Desde a semana passada, Berlin passa por uma onda de calor, com temperaturas acima de 30 graus. Parece besteira, mas num país sem ar-condicionado e aonde as casas são programadas para manter o calor, é muita coisa. É um verão tardio, mas é verão.

Também no verão, funcionários tiram férias. Quem tem filhos em idade escolar tem prioridade. Instituições públicas ficam com menos pessoal e alguns atendimentos ficam mais lentos. Bom pra quem sai de férias.

Acontece que Berlin tem muito trabalho pela frente com a chegada de tantos refugiados nessa época do ano. Aqui, eles passam por um registro e só depois conseguem um lugar pra ficar e recebem uma mesada para as primeiras necessidades.

Só que são muitos e é verão. Os funcionários estão de férias. Férias programadas há meses, diga-se.

Aí desde a semana passada, junto com a onda de calor, centenas de pessoas estão numa fila aguardando para serem registradas e encontrarem um lugar pra ficar. Mulheres grávidas, crianças, homens cansados que atravessaram mares e terras para chegarem aqui estavam desidratando e passando fome nessa fila. Até que…

Até que uma chamada no Facebook organizada por uma ONG, solicitando voluntários e doações, mudou a vida dessas pessoas. Em questão de horas pessoas chegavam ao local com carros carregados de água e alimentos, fraldas e até absorventes. Uma legião de pessoas, dentre eles médicos, bombeiros e tradutores, passaram esses últimos dias ajudando a melhorar um pouco as condições dessas pessoas que passam o dia inteiro numa fila esperando o momento de “chegar” realmente na Alemanha.

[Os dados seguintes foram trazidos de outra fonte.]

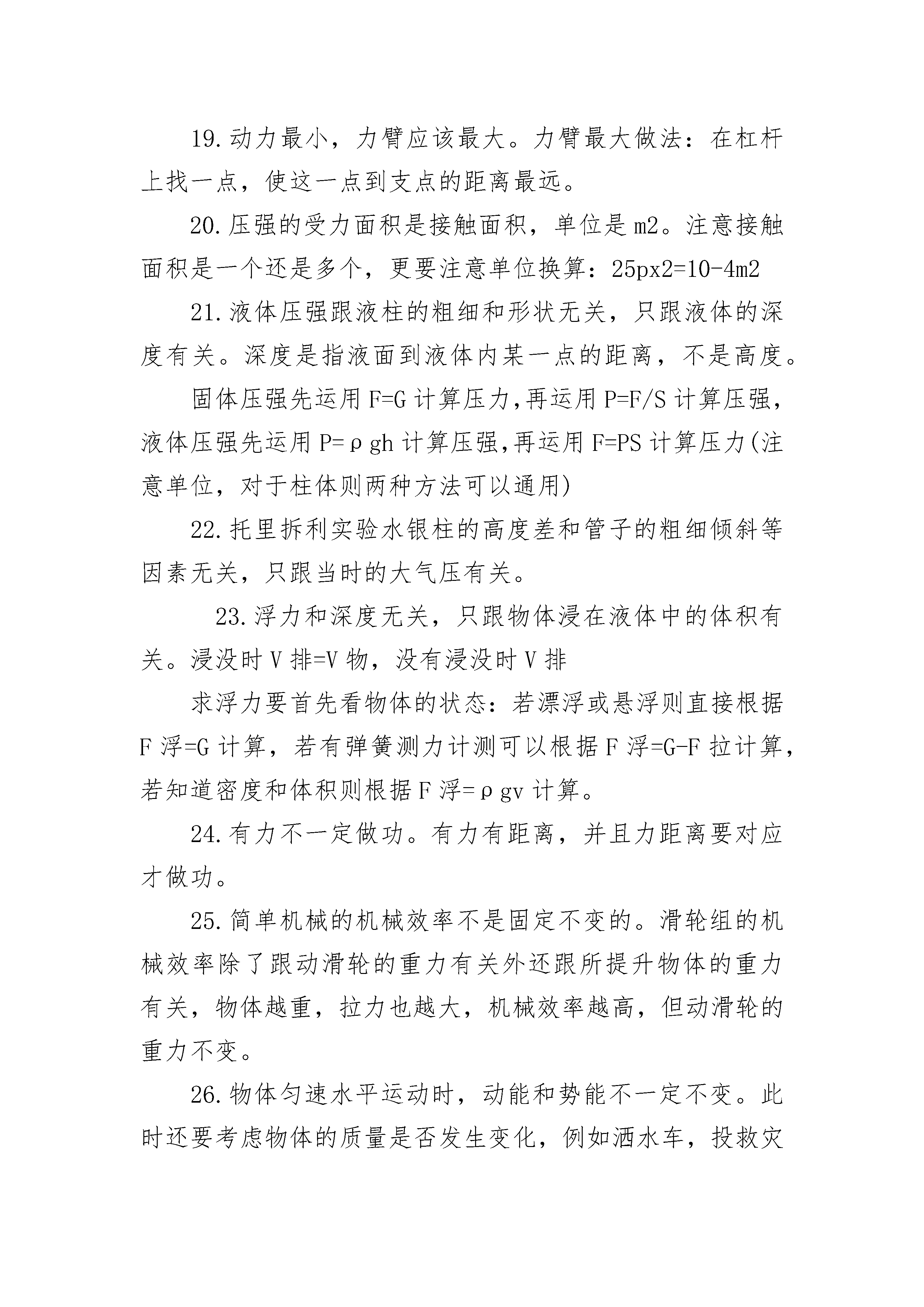 19.动力最小，力臂应该最大。力臂最大做法：在杠杆上找一点，使这一点到支点的距离最远。

20.压强的受力面积是接触面积，单位是m2。注意接触面积是一个还是多个，更要注意单位换算：25px2=10-4m2

21.液体压强跟液柱的粗细和形状无关，只跟液体的深度有关。深度是指液面到液体内某一点的距离，不是高度。

固体压强先运用F=G计算压力,再运用P=F/S计算压强,液体压强先运用P=ρgh计算压强,再运用F=PS计算压力(注意单位，对于柱体则两种方法可以通用)

22.托里拆利实验水银柱的高度差和管子的粗细倾斜等因素无关，只跟当时的大气压有关。

23.浮力和深度无关，只跟物体浸在液体中的体积有关。浸没时V排=V物，没有浸没时V排

求浮力要首先看物体的状态：若漂浮或悬浮则直接根据F浮=G计算，若有弹簧测力计测可以根据F浮=G-F拉计算，若知道密度和体积则根据F浮=ρgv计算。

24.有力不一定做功。有力有距离，并且力距离要对应才做功。

25.简单机械的机械效率不是固定不变的。滑轮组的机械效率除了跟动滑轮的重力有关外还跟所提升物体的重力有关，物体越重，拉力也越大，机械效率越高，但动滑轮的重力不变。

26.物体匀速水平运动时，动能和势能不一定不变。此时还要考虑物体的质量是否发生变化，例如洒水车，投救灾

Chamadas em rádio e em posts na Internet contam já não ser mais necessário voluntários no local. Eles precisam apenas de doação de água e alimentos.

Aí eu fico pensando que a Alemanha é isso aí. Que o que eu admiro nos alemães e nos berlinenses é essa solidariedade, essa capacidade de se organizar por algo bom!

E não o que os políticos falam na TV, como uma propaganda descabida para desestimular o fluxo de refugiados. Eles nem sabem o que fazer para atender uma quantidade mínima de eleitores que não são solidários.

Porém, não importa o que eles – os políticos – façam ou digam, o que não pode acontecer é o povo mudar sua essência em função de uma direita conservadora. Não deve!